*** Extrait des données

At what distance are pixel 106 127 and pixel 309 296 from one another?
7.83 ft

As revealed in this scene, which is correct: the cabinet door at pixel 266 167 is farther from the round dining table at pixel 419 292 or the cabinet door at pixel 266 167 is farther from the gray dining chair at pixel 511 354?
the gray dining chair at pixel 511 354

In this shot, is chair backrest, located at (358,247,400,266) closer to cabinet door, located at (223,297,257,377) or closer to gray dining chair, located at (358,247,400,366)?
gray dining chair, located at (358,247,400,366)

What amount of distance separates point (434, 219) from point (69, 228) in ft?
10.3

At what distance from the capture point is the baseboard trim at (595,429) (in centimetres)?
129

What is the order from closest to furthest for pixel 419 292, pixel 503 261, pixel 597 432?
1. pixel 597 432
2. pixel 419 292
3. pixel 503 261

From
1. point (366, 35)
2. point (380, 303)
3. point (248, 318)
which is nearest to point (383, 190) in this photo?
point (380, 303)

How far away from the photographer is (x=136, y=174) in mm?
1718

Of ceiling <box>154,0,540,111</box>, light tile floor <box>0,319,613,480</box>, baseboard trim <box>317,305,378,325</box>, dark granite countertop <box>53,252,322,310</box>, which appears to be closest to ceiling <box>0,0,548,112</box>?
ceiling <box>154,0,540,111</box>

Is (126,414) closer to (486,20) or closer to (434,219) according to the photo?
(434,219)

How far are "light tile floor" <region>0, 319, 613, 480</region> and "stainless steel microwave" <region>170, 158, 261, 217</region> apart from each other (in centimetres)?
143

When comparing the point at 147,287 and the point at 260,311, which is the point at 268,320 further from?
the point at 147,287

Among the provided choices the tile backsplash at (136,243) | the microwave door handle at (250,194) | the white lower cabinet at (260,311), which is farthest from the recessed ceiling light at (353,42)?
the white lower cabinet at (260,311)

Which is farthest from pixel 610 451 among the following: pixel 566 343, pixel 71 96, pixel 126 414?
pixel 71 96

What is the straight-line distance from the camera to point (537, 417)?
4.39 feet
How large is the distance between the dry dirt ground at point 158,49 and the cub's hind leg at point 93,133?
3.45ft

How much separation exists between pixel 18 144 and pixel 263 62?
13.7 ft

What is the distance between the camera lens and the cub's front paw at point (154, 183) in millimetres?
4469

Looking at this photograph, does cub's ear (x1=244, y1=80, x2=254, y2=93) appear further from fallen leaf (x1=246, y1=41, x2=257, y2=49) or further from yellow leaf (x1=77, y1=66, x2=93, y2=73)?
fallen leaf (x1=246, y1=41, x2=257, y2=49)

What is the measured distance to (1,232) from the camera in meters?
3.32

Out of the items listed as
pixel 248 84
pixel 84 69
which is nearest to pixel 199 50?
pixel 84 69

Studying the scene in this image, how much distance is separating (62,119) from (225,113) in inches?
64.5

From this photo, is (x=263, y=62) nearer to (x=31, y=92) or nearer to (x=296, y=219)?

******

▶ Ce qu'on demande
Recopie mot pour mot le passage allant de la ligne qui contient « Studying the scene » jusqu'à la toute dernière ligne, les deux bouts compris.

▶ Réponse ci-dessous
Studying the scene in this image, how much distance is separating (62,119) from (225,113) in inches?
64.5

From this photo, is (x=263, y=62) nearer to (x=31, y=92) or nearer to (x=296, y=219)?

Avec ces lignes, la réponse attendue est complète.